The Will of the Many. An epic high fantasy adventure. I’m just about to finish the second book in the series - The Strength of the Few. I haven’t gasped this many times reading a book in while.
I stick to HN for finding interesting technical articles (whenever you all aren't bikeshedding about LLMs lol)
2025 Online: Noahpinion, Zeihan on Geopolitics, Ezra's column NYTimes, Where's Your Ed At
2025 Books: Abundance, Human Nature - Thomas Bell, (Plus a handful of books on maintaining faith despite not being politically conservative)

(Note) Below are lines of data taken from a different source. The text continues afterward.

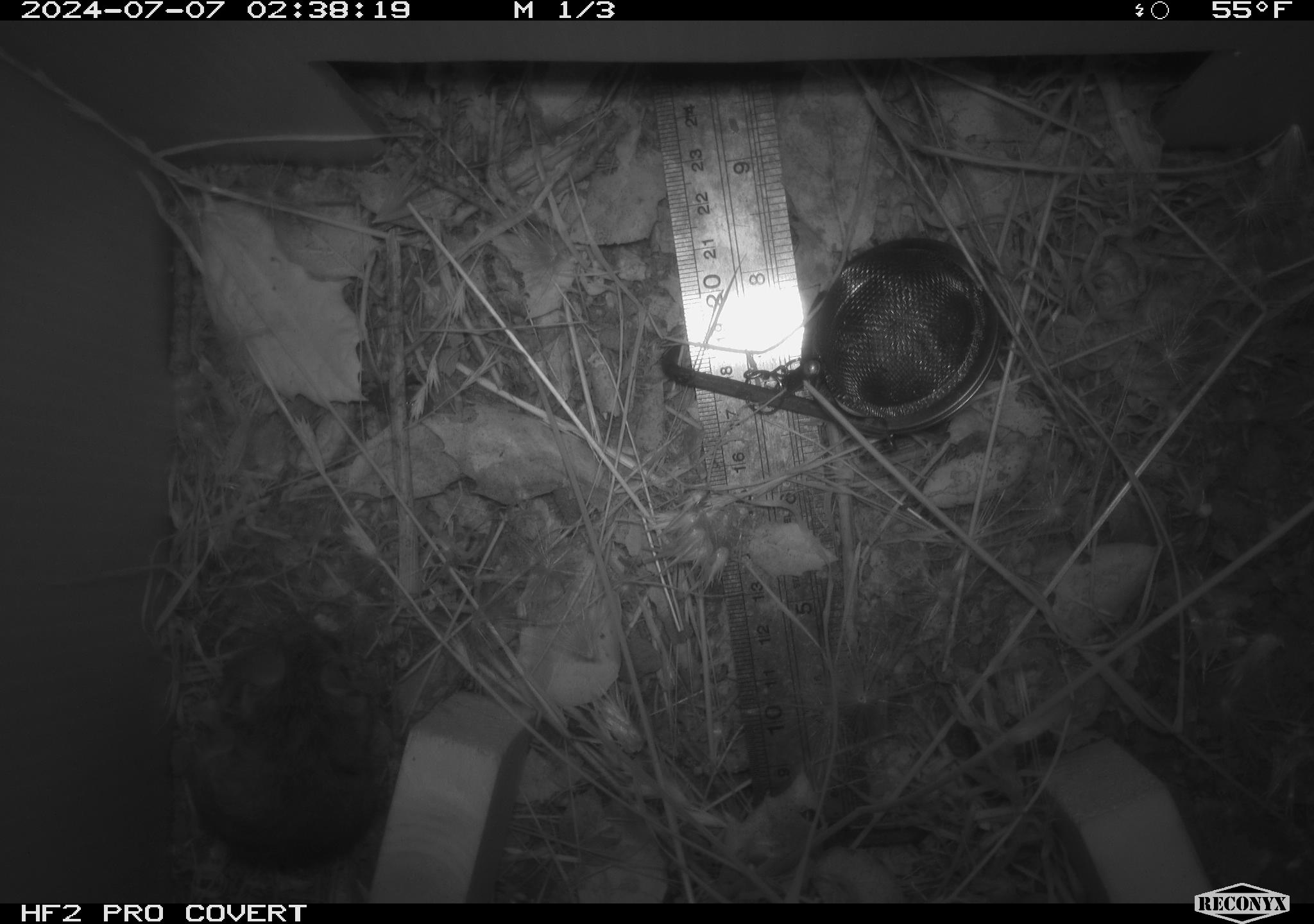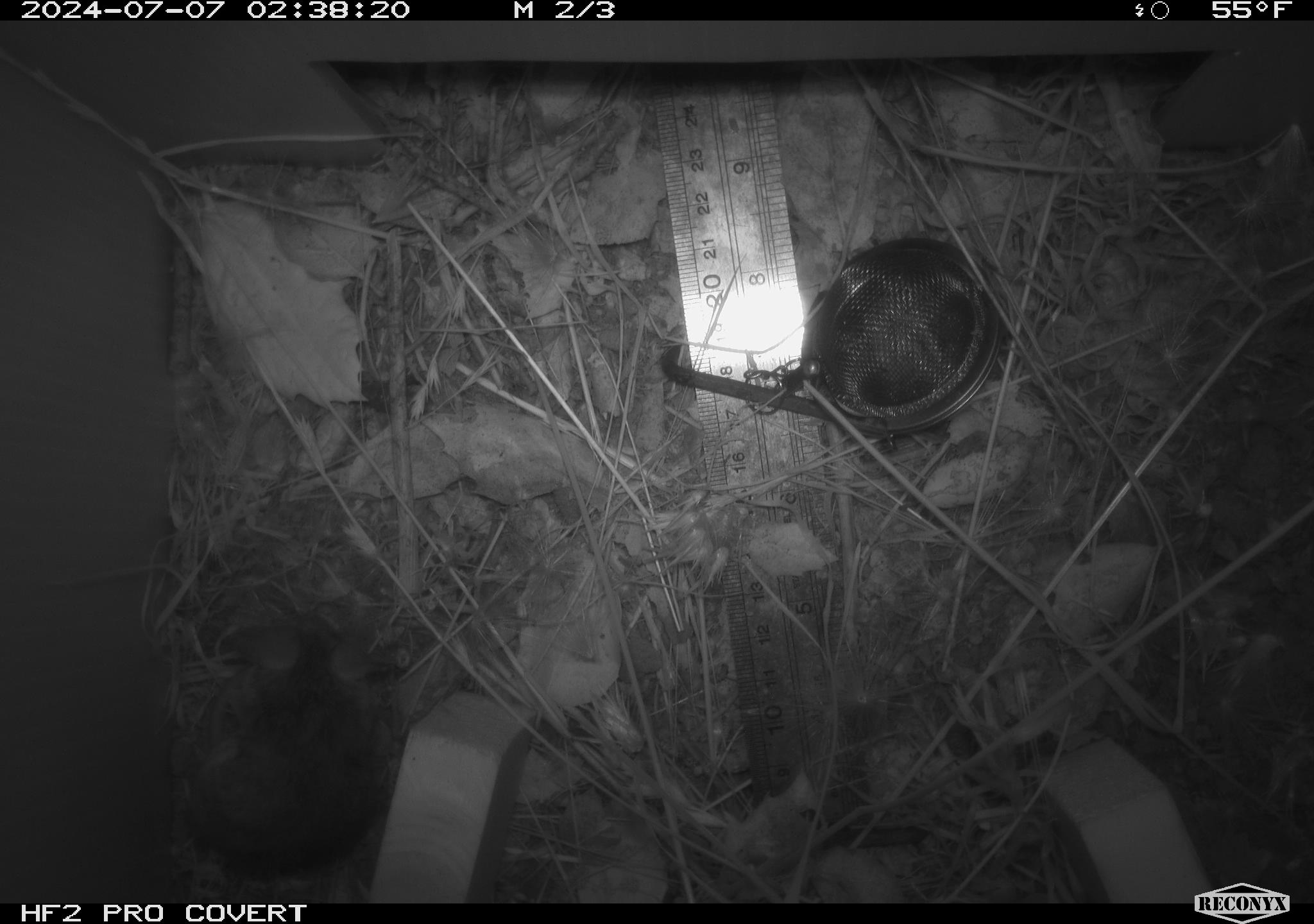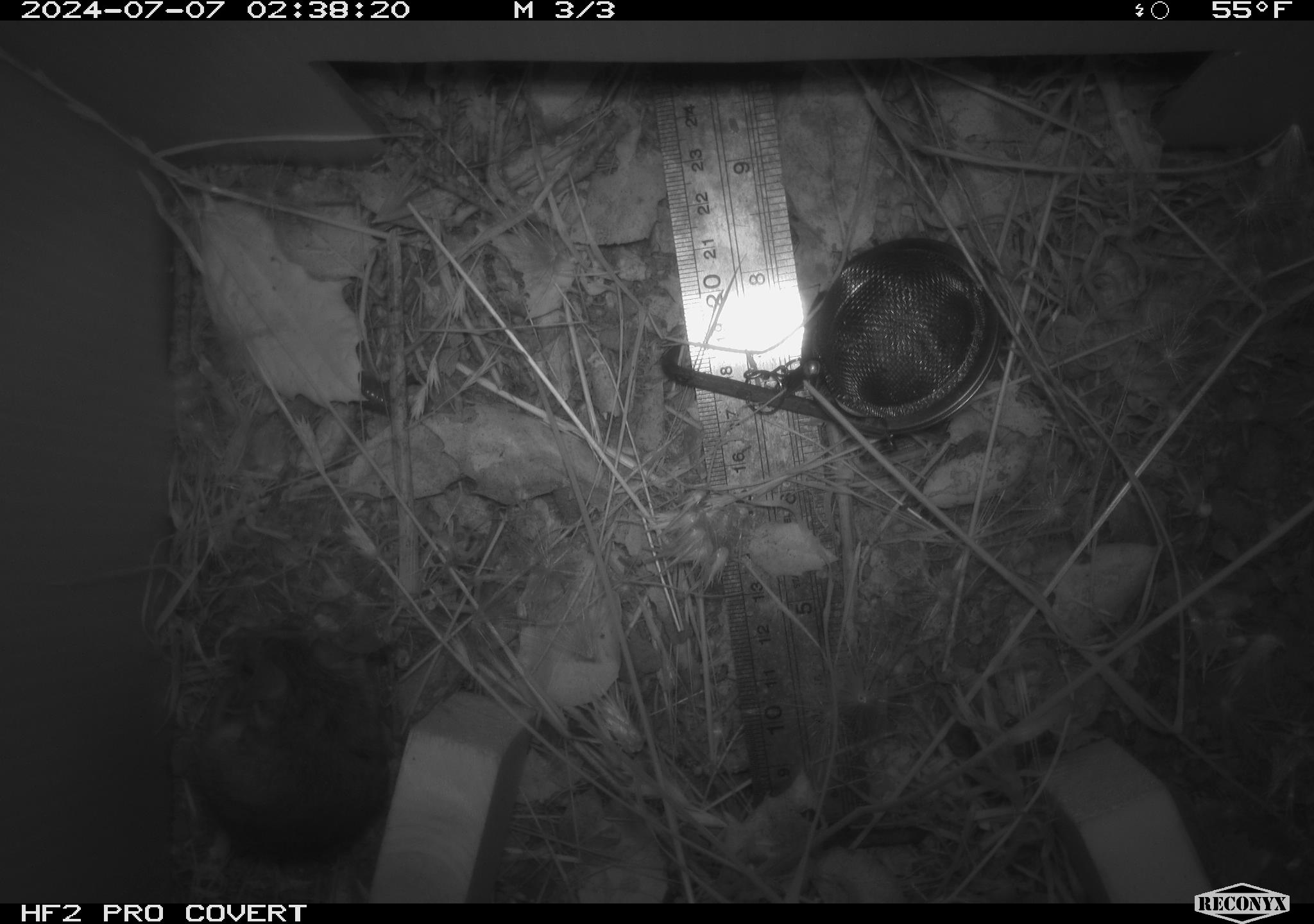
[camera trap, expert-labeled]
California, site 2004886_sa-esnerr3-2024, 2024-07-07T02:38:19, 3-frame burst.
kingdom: Animalia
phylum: Chordata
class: Mammalia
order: Rodentia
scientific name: Rodentia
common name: rodent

Looking forward to in 2026: Everything is Tuberculosis - John Green
This year:
- I read the entire “Frog & Toad” collection. Probably about 30 times, some stories more.
- “Little Shrew’s Day”… probably 25 times.
- Many of the “Construction Site” series books, especially the OG “Goodnight, Goodnight, Construction Site”. The “Garbage Crew” and “Airport” books featured heavily.
- Started to mix in some “Pete the Cat” titles.
- “Detective Dog Nell” got a lot of air play.
Lots of others, but those are definitely the frequent fliers.